Hochwasser- und Naturschutz entlang der Gera
Nachdem die Geraaue in unserem Erfurter Norden eine umfassende Neugestaltung im Zuge der Bundesgartenschau und zudem zum Zweck des Hochwasserschutzes erfahren hat, wird der Bereich zwischen Kühnhausen und Gebesee, der projektbezogen als nördliche Geraaue bezeichnet wird, ebenfalls umgestaltet. Damit soll dem Fluss nun auch hier mehr Raum gegeben werden, um bei häufiger auftretenden Hochwasser- und Starkregenereignissen Menschen, Orte und landwirtschaftlich genutzte Flächen besser schützen zu können.
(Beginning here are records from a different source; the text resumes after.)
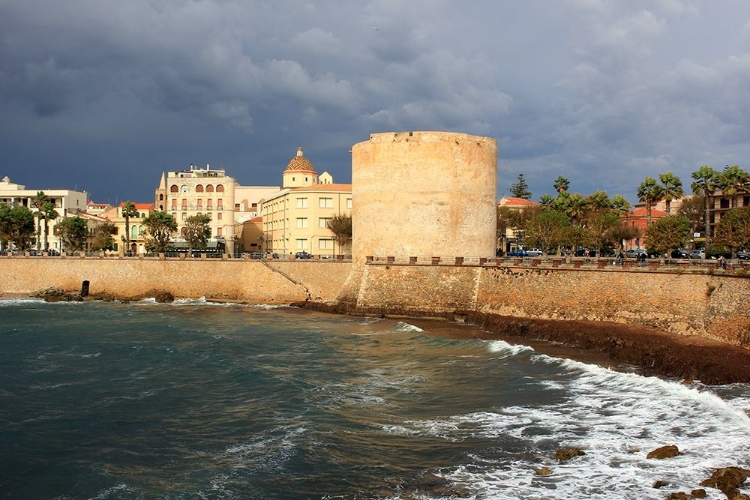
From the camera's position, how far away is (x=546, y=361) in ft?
66.5

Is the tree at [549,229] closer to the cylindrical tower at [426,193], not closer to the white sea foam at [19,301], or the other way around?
the cylindrical tower at [426,193]

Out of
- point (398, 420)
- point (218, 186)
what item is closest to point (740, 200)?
point (218, 186)

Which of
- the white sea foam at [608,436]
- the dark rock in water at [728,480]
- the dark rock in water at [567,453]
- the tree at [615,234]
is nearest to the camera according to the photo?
the dark rock in water at [728,480]

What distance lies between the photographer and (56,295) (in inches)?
1633

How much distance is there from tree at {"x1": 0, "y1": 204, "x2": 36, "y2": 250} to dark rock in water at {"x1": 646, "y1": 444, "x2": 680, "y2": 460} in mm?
51770

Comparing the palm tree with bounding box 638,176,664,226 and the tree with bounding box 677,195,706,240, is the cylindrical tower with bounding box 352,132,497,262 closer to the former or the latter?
the palm tree with bounding box 638,176,664,226

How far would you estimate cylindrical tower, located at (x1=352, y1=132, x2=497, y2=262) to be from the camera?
3356 centimetres

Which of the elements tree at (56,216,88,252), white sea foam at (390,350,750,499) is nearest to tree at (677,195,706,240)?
tree at (56,216,88,252)

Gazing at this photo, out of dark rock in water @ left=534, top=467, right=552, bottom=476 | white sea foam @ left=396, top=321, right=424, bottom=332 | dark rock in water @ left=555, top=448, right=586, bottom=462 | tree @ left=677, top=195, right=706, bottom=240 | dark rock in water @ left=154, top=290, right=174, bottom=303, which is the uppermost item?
tree @ left=677, top=195, right=706, bottom=240

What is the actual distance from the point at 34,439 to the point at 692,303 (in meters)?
19.0

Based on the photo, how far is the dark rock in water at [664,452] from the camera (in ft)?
38.8

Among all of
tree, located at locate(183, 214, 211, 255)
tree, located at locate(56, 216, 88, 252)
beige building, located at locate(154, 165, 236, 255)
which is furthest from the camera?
beige building, located at locate(154, 165, 236, 255)

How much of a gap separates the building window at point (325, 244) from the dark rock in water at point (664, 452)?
41640 mm

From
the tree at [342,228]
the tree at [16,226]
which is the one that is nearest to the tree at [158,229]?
the tree at [16,226]
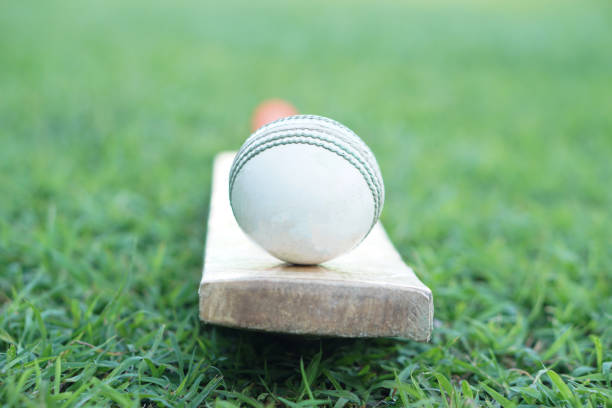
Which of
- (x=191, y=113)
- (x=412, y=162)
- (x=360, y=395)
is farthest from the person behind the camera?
(x=191, y=113)

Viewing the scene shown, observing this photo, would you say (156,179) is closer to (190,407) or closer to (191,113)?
(191,113)

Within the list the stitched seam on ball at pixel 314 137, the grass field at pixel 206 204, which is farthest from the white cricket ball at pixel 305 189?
the grass field at pixel 206 204

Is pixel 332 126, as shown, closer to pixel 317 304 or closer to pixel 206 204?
pixel 317 304

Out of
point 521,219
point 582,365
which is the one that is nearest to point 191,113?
point 521,219

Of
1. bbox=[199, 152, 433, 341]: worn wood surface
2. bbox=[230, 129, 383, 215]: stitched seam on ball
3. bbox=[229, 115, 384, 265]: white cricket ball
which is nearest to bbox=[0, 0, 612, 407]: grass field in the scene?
bbox=[199, 152, 433, 341]: worn wood surface

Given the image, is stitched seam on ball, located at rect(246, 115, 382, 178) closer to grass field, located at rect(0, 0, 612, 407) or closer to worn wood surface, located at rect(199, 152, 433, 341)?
worn wood surface, located at rect(199, 152, 433, 341)

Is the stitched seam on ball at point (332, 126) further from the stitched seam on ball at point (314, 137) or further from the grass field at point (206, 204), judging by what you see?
the grass field at point (206, 204)
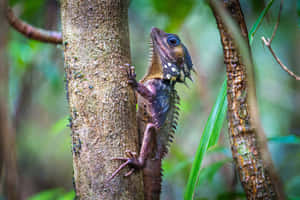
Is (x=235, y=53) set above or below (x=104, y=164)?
above

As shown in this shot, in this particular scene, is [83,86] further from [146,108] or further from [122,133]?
[146,108]

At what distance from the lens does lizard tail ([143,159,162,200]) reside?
7.45 ft

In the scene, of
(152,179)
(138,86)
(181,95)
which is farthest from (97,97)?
(181,95)

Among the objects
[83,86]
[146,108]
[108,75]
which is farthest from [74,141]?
[146,108]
Dass die Dämme beim großen Hochwasser 2013 nicht gebrochen sind, rettete die Orte vor immensen Schäden, andere Regionen hingegen traf es hart. 2014 wurde im Bund der Beschluss gefasst, ein Nationales Hochwasserschutzprogramm aufzulegen, ein Jahr später begannen die aufwändigen Planungen. Teil dieses bundesweiten Programmes ist der Hochwasserschutz im genannten Bereich, der Auswirkungen auch auf unseren Stadtteil hat.
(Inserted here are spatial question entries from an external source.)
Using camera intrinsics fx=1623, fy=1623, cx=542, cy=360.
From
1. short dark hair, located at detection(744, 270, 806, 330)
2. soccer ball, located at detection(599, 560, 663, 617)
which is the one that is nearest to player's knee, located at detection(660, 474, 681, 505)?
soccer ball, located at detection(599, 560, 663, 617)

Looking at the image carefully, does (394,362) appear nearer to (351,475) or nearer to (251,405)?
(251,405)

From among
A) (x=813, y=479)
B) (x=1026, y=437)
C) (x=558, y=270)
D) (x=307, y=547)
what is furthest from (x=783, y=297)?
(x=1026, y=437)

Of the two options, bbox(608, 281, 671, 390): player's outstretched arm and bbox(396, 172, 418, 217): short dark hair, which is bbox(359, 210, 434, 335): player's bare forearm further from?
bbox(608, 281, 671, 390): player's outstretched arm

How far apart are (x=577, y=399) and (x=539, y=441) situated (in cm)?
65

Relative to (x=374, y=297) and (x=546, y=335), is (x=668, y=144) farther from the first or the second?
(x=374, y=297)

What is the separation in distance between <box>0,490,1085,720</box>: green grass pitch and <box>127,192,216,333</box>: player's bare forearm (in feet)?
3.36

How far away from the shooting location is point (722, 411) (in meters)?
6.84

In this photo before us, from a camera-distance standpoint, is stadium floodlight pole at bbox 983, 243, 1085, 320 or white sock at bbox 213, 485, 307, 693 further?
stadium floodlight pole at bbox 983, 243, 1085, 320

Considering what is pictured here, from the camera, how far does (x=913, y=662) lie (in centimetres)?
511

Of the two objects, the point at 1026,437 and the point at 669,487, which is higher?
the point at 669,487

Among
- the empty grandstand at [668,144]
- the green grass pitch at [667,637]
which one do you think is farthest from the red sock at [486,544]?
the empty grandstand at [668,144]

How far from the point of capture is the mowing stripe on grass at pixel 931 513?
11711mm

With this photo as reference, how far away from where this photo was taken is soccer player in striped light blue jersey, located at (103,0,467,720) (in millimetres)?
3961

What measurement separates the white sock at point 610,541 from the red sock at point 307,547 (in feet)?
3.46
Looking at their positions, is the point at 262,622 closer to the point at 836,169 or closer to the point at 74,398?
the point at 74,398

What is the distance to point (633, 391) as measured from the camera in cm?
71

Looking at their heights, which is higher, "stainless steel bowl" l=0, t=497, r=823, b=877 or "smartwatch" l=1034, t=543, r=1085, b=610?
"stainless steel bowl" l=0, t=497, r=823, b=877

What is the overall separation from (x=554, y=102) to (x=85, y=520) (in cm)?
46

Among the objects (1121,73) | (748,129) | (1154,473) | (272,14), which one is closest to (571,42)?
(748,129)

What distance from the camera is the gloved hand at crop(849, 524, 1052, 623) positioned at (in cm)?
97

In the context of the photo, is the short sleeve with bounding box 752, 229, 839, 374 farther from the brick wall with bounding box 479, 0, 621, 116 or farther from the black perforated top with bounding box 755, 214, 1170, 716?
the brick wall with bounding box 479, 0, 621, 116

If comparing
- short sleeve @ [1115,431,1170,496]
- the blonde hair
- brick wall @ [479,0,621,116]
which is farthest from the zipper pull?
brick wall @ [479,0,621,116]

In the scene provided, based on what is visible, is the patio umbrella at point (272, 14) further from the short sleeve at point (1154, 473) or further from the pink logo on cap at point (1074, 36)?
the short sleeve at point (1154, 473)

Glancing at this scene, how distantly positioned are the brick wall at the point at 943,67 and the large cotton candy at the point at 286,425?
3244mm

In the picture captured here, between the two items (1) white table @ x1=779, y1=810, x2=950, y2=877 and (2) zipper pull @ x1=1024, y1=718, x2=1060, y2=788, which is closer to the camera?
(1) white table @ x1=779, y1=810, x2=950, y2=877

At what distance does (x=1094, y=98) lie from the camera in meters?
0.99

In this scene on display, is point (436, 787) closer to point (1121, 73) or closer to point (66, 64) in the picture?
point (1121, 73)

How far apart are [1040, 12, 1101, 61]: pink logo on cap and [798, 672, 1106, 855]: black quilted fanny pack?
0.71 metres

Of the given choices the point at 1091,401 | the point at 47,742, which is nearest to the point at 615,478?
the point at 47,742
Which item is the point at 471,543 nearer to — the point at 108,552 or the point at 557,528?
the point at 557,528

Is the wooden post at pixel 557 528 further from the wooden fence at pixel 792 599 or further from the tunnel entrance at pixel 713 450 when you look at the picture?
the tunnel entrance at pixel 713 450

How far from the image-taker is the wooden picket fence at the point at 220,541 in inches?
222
Weil der Fluss hier noch eng eingedeicht ist, an manchen Stellen begradigt wurde, kann das Wasser sich nicht in der Fläche ausbreiten und je mehr Wasser die Deiche mit ihrem überschau- und berechenbaren Fassungsvermögen führen, um so höher die Fließgeschwindigkeit und der Druck auf sie. Dass die Deiche so nah am Wasser stehen, hatte einst wirtschaftliche und nachvollziehbare Gründe, konnte doch so mehr landwirtschaftliche Nutzfläche generiert werden. Nun aber, in Zeiten sich häufender Starkregen- und Hochwasserereignisse ist diese Art der Eindeichung nicht mehr dazu geeignet, die Menschen in den Orten vor Katastrophen zu schützen.
Bundesweit werden rund 6,8 Milliarden Euro im Rahmen des Nationalen Hochwasserschutzprogrammes investiert, davon sind bereits 1,4 Milliarden verbaut worden. Hinzu kommen weitere 2,4 Milliarden, die seit 2015 in begleitende Maßnahmen und Deichsanierungen schon flossen. Hochwasserschutz und Starkregenvorsorge seien eine stetige Arbeit, Deiche und Anlagen müssen nicht nur gebaut, sondern auch unterhalten und gepflegt werden. Das erörterte Regina Paas, Regierungsdirektorin beim Bundesministerium für Umwelt, Naturschutz, nukleare Sicherheit und Verbraucherschutz (BMUV), anlässlich eines Treffens in der vorvergangenen Woche nahe der Gera in Walschleben. Dazu hatte am 19. Juni die Thüringer Landgesellschaft eingeladen. Sie setzt die geplanten Maßnahmen in unserer Region um.
Bernhard Stengele, Thüringer Minister für Umwelt, Energie und Naturschutz, verwies in seinem Grußwort darauf, dass die Gera bereits im 17. und 18. Jahrhundert teils umverlegt wurde, 200 Jahre habe das funktioniert, jetzt aber nicht mehr. Das sei nach 2013 besonders ins Bewusstsein gerückt: „Jetzt ist es Zeit, es besteht eine große Gefahr. Es ist eine so dringende Aufgabe, die über Jahre und Jahrzehnte fortgeführt werden muss. Man muss dranbleiben.“
Mario Suckert, Präsident des Thüringer Landesamtes für Umwelt, Bergbau und Naturschutz (TLUBN), verwies auf die Bedeutung des Vorhabens in der nördlichen Geraaue. „Es ist eine der größten Maßnahmen im Rahmen des nationalen Hochwasserschutzprogrammes. Das Vorhaben ist technisch aufwändig (…).“ Dem Gewässer mehr Raum zu geben, eine „Erlebniswelt Wasser“ zu schaffen, die Orte und landwirtschaftliche Flächen zu schützen, den Naturraum aufzuwerten – formulierte Suckert die Ziele.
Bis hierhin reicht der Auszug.